--- Supplied information Enclosed Below ---
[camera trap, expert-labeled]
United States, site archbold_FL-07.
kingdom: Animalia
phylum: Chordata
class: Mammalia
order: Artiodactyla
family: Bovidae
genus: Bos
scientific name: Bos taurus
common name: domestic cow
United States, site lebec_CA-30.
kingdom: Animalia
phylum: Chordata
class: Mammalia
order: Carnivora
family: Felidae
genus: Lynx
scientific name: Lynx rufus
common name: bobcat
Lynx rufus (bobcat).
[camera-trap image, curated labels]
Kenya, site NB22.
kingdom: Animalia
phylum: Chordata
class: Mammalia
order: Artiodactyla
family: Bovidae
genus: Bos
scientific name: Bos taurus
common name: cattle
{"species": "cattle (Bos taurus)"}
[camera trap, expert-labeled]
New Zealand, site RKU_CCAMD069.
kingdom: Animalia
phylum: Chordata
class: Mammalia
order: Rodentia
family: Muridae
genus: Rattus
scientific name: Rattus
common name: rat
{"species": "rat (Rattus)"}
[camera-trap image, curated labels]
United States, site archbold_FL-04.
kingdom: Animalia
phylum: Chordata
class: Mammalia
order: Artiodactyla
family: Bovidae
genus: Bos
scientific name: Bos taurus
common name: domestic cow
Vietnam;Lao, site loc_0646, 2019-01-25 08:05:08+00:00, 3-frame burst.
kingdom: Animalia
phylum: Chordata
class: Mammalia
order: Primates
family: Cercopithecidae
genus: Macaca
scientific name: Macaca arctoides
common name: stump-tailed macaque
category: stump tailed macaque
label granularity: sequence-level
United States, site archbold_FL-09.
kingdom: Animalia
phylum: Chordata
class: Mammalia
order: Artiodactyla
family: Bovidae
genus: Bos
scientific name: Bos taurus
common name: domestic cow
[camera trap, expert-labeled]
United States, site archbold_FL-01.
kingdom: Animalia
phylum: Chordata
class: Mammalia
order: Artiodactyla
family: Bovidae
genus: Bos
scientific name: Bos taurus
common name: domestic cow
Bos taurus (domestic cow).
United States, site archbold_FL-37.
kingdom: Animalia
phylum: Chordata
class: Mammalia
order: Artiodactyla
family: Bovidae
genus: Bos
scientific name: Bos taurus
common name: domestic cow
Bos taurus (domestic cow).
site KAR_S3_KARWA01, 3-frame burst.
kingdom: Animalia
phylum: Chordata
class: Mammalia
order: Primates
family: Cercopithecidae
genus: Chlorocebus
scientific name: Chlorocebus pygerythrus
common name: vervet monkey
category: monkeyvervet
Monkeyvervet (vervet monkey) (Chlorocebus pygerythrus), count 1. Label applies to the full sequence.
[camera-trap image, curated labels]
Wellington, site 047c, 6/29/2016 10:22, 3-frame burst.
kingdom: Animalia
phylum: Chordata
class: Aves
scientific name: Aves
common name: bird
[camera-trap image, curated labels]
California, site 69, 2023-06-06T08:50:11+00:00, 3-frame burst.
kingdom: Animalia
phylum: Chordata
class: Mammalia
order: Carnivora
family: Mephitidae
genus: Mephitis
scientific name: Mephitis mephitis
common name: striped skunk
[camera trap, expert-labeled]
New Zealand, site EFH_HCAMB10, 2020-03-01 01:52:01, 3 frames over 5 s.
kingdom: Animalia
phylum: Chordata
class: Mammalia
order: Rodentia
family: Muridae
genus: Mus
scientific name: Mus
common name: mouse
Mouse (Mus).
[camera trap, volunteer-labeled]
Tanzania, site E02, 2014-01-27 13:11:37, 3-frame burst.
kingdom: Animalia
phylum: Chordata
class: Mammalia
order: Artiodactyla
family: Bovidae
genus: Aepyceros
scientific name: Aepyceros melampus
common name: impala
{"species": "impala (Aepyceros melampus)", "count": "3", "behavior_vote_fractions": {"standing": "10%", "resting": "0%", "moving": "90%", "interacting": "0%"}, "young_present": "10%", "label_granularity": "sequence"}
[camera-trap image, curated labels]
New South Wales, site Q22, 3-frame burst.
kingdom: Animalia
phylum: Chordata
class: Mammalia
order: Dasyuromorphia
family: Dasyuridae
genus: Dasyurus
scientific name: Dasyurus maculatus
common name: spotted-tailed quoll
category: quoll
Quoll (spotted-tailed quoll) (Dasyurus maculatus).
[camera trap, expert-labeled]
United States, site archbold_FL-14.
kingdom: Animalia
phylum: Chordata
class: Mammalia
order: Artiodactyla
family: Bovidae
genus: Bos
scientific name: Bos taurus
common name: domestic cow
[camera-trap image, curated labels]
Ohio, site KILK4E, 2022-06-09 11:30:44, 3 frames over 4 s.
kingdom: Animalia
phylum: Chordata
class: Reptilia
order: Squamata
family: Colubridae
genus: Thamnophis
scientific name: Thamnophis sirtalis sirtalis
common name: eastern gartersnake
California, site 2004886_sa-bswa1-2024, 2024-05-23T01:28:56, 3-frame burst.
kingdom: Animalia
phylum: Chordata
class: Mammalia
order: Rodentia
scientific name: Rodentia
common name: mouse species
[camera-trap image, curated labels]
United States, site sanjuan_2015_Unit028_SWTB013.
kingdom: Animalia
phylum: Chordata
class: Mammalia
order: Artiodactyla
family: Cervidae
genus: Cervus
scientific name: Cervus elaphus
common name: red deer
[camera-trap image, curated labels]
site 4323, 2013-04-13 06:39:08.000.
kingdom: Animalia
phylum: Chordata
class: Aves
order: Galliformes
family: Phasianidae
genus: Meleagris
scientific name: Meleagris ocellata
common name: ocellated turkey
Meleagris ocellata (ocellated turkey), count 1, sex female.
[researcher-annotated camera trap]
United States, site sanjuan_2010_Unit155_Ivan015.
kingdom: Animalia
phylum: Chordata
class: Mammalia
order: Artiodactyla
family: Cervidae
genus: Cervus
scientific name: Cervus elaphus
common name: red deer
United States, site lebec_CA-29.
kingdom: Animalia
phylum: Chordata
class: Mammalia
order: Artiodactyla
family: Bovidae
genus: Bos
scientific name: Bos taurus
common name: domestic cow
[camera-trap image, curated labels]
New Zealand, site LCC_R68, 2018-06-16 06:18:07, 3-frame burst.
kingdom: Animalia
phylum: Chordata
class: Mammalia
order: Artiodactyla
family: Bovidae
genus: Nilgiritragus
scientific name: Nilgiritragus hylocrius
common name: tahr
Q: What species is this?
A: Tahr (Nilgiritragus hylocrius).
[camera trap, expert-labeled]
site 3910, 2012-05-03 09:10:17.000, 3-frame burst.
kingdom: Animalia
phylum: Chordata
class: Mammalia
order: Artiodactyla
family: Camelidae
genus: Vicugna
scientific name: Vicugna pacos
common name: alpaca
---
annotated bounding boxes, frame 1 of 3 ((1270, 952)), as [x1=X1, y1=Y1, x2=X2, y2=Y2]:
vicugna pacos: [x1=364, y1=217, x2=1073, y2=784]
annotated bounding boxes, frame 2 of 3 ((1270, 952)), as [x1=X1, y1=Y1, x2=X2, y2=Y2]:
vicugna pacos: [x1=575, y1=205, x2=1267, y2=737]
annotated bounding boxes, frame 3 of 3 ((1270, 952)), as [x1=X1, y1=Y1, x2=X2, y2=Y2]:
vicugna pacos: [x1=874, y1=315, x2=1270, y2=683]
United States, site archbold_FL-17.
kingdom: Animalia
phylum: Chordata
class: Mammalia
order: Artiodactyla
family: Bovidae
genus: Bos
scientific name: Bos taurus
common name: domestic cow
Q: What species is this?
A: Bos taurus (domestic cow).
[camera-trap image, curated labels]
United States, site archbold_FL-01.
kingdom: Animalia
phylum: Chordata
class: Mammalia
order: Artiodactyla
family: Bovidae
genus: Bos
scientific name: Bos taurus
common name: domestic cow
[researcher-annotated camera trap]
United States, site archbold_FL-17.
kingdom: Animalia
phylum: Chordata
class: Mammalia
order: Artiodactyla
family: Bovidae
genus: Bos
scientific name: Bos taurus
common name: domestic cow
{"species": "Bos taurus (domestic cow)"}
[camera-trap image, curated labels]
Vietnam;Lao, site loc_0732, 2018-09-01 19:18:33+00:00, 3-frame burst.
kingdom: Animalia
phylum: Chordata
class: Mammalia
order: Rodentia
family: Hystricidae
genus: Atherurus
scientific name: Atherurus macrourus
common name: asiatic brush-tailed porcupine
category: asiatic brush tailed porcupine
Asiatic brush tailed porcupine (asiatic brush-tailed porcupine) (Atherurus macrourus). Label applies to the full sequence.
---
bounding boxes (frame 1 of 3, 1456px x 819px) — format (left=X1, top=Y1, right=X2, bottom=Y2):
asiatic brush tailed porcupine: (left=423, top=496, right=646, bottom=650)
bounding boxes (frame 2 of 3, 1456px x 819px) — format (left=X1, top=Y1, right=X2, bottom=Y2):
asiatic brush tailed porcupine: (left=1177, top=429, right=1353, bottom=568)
--- End of Enclosed Supplied information ---
Action item :: Go through the entries above and count the lines holding the word "Zealand"; write nothing but the number.

Expected answer :: 3